É evidente que a inversão da seqüência lógica na conquista dos direitos, apontada por Marshall, tem sua influência na construção da cidadania brasileira, mas essa foi a forma possível diante de todas as dificuldades vividas pelo País, já que o Estado tem um papel fundamental no desenvolvimento da cidadania, conforme defende Barbalet (1989).

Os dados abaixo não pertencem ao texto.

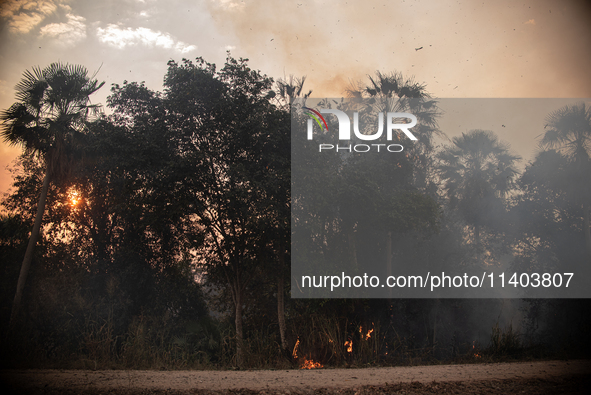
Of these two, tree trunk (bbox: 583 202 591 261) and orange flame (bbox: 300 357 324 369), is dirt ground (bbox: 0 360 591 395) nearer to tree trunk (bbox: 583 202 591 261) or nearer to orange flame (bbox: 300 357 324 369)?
orange flame (bbox: 300 357 324 369)

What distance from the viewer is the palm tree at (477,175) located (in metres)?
19.4

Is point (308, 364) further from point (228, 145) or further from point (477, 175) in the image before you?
point (477, 175)

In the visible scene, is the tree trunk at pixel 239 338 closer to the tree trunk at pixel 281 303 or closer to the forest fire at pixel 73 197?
the tree trunk at pixel 281 303

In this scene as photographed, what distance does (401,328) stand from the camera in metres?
15.4

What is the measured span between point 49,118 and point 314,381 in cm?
1310

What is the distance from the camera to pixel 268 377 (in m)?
6.78

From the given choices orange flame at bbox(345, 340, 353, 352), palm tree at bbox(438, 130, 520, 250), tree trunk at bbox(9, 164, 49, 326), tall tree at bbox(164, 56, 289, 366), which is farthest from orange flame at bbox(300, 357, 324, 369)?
palm tree at bbox(438, 130, 520, 250)

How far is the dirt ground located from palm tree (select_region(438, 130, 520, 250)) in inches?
508

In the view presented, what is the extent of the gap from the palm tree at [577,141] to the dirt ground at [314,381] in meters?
11.0

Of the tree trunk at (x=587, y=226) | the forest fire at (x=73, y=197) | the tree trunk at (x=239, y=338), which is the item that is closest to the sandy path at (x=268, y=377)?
the tree trunk at (x=239, y=338)

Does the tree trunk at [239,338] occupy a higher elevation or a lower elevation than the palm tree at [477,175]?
lower

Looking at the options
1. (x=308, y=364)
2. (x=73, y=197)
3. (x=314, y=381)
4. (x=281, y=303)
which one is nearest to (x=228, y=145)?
(x=281, y=303)

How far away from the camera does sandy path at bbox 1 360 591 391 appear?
5.90 metres

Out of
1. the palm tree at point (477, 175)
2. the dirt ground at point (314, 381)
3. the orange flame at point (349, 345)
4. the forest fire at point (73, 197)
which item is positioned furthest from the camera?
the palm tree at point (477, 175)
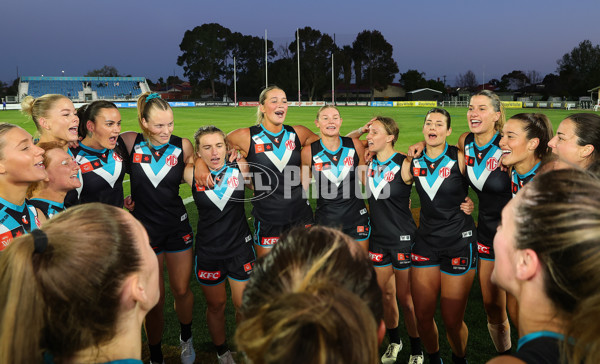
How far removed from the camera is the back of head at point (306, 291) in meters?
1.06

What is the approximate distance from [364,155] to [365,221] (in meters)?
0.76

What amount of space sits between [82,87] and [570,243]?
75306 mm

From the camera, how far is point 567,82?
7188cm

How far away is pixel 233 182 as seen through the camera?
4.12 m

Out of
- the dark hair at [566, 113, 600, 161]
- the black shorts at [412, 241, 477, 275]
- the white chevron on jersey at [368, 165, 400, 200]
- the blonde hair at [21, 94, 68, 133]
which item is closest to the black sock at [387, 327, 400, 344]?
the black shorts at [412, 241, 477, 275]

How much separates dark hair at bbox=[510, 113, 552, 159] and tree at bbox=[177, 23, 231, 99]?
248ft

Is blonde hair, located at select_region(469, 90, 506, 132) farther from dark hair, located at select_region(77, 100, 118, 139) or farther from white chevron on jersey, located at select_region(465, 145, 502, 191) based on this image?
dark hair, located at select_region(77, 100, 118, 139)

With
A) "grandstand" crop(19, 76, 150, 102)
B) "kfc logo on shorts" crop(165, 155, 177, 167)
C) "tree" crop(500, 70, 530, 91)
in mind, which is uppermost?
"tree" crop(500, 70, 530, 91)

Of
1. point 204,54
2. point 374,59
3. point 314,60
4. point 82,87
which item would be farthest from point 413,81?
point 82,87

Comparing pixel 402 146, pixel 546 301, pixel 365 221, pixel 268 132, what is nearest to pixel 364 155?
pixel 365 221

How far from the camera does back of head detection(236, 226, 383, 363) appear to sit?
106 centimetres

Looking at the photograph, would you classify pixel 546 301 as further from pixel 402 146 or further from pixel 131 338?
pixel 402 146

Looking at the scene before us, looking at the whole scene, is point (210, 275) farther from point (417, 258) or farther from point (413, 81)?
point (413, 81)

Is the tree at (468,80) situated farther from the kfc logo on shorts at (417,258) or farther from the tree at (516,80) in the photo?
the kfc logo on shorts at (417,258)
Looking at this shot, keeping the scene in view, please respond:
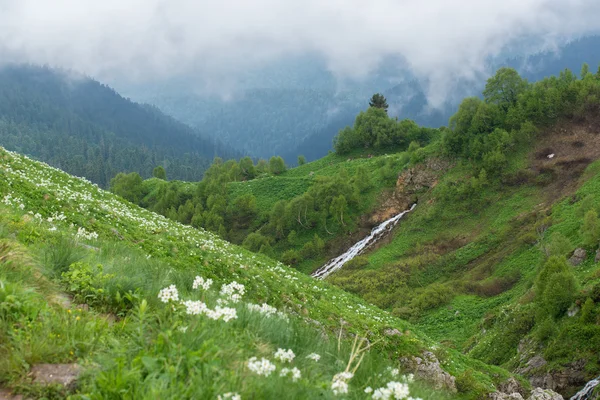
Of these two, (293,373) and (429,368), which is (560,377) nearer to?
(429,368)

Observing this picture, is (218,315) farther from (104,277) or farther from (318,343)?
(104,277)

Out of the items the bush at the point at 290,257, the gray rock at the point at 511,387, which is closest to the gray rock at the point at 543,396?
the gray rock at the point at 511,387

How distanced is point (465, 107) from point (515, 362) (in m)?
59.9

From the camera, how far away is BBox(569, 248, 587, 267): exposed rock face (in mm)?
39656

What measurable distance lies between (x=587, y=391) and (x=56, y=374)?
24058mm

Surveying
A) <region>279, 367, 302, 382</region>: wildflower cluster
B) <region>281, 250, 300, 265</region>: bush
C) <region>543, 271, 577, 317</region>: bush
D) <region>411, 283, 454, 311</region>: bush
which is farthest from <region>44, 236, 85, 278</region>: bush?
<region>281, 250, 300, 265</region>: bush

As grandes diferenças regionais e a má distribuição de renda, iniciadas com a colonização, ainda permanecem. O Atlas da Exclusão Social no Brasil (2003), de autoria de pesquisadores das universidades paulistas (Universidade de São Paulo, Universidade Estadual de Campinas, Pontifícia Universidade Católica de Campinas e Universidade Paulista), traça um perfil da exclusão social no Brasil a partir de sete indicadores que, juntos, compõem o Índice de Exclusão Social (IES): pobreza, violência, escolaridade, alfabetização, desigualdade social, emprego formal e concentração de jovens.

Baseados no IES, observamos que as regiões Norte e Nordeste possuem maior índice de exclusão social que o Sul, o Sudeste e Centro-Oeste. Os dados mostram que 42% dos 5.507 municípios brasileiros – a maioria localizada no Norte e Nordeste do País – estão associados à exclusão social. Nessas localidades vivem 21% da população brasileira. Na região Nordeste, 72% dos seus 2.290 municípios apresentam problemas de exclusão. A região Norte é representada por 13,9%, ou 318 municípios com baixo IES. Em seguida, as regiões Sudeste, com 10,4% (239), Centro-Oeste, com 2% (45 cidades), e, finalmente, a região Sul, com 1,6% (36) das localidades em situação de exclusão. Comparando os índices dos 100 municípios com melhores índices aos 100 municípios com piores resultados, verificamos que entre os 100 melhores não há nenhum município da região Norte, e apenas um do Nordeste (Fernando de Noronha – PE). Entre os 100 piores, verificamos que 96% pertencem à região Norte ou à Nordeste.